Untuk itu dalam Alqur’an dan Alhadits sebagai sumber hukum dan pedoman hidup juga
telah ditetapkan hukum-hukum sebagai pedoman hidup dan itu semua sesuai fitrahnya
manusia. Artinya semua bentuk hukum dan aturan aturan dalam Alqur’an sesungguhnya
akan menguntungkan dan menyelamatkan siapa saja yang mengamalkannya. Artinya
pengamalan ajaran Islam baik yang bersumber dari Alqur’an maupun dari pengamalan
Rasulullah Saw akan mendatangkan manfaat baik bagi setiap muslim maupun bagi non
muslim. Rasulullah sendiri juga telah mencontohkan dengan baik bagaimana
mengamalkan Alqur’an sehingga beliau layak menjadi tauladan bahkan menjadi Tokoh
Dunia peringkat 1 sebagaimana tulisan Michel Hurt.
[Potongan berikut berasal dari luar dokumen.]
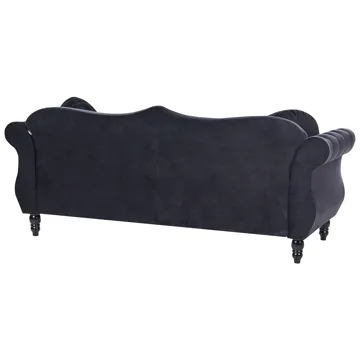 Sofagruppe Skien - Svart - Møbler - Sofaer - Sofagrupper - Chesterfield sofagruppe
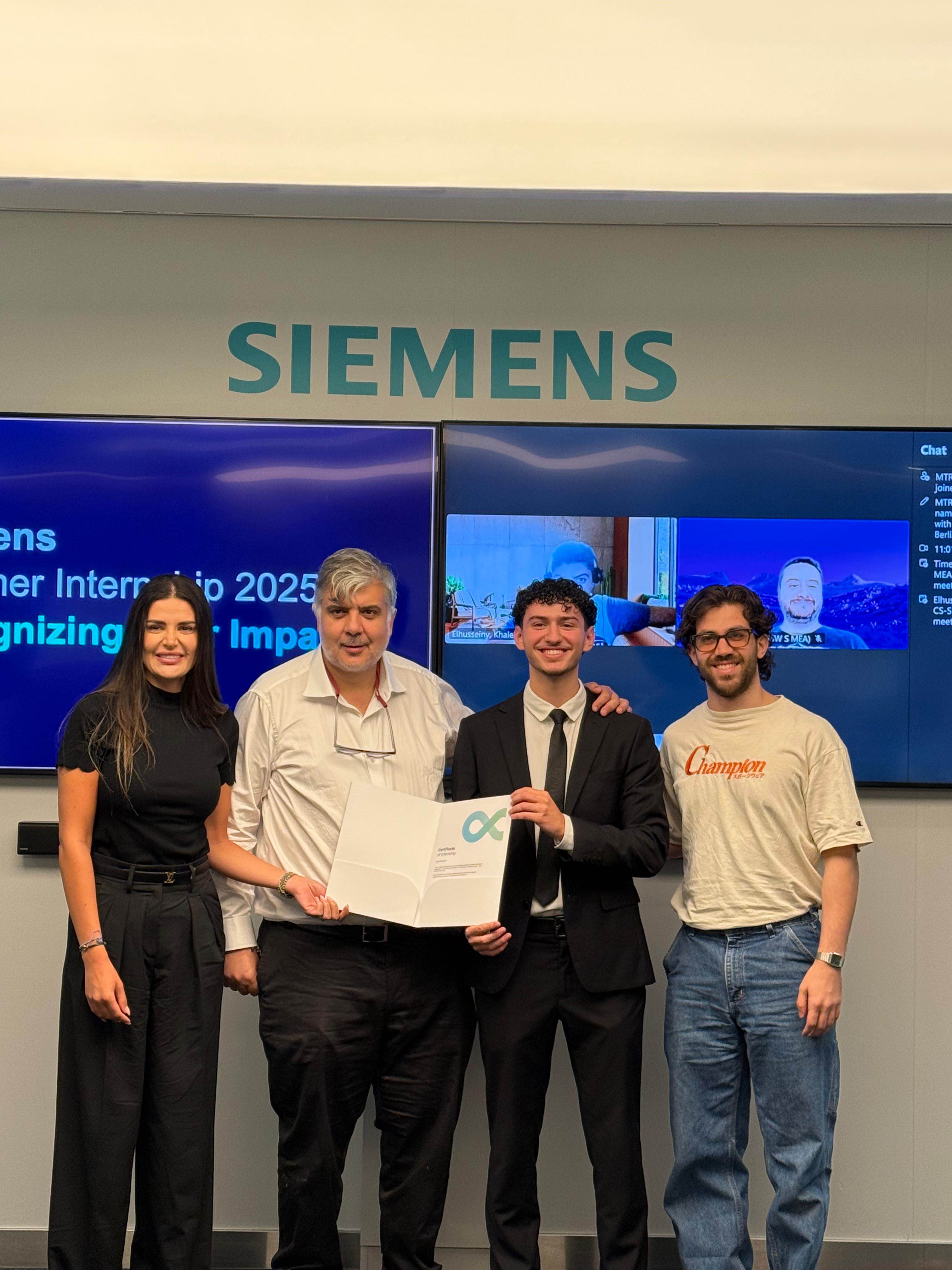 Presenting at Siemens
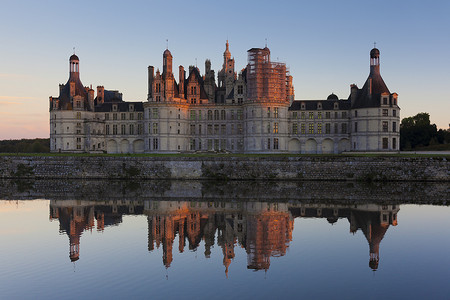 中部地区摄影照片_法国中部地区卢瓦尔河和谢尔省尚博尔城堡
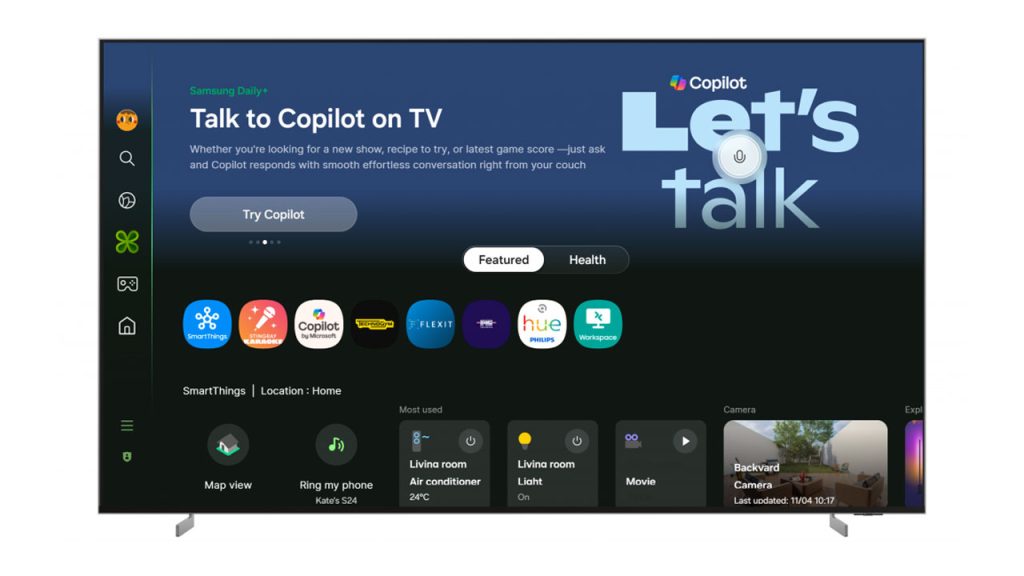 Samsung, televizyonlara Microsoft Copilot desteği getiriyor!
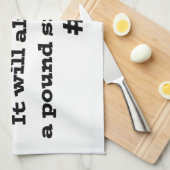 Pfund-Zeichen Küchentuch (Viertel Falte)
Apalagi setiap muslim yang lebih
benar imannya jika mematuhi hukum hukum dan ketetapan dalam Alqur’an serta
mengamalkan sunnah Rasulullah dipastikan menjadi manusia yang beruntung, bahagia
dunia dan bahagia di akhirat.
Kebahagiaan yang diinginkan berdasarkan Islam adalah kebahagiaan authentik,
lahir dan tumbuh dari nilai-nilai hakiki Islam dan terwujud dalam diri seorang hamba yang
mampu menunjukkan sikap taubat (melakukan introspeksi dan koreksi) untuk selalu
bepegang pada nilai-nilai kebenaran ilahiah, mensyukuri karunia Allah berupa nikmat
iman, islam dan kehidupan serta menjunjung tinggi kejujuran, kebenaran dan keadilan
dalam menjalani kehidupan pribadi dan sosial. Pada sisi lain kebahagiaan itu menjadi tidak
lengkap jika terwujud dalam kehidupan konkrit dengan jalan membahagiakan orang lain.
Intinya adalah kebahagiaan orang yang beriman bukanlah sekedar bahagia karena telah
menerima berbagai macam rezeki, namun lebih dari itu kebahagiaan akan dirasakan karena
telah mau dan berkesempatan berbagi rezeki kepada sesama. Wallahu a’lam.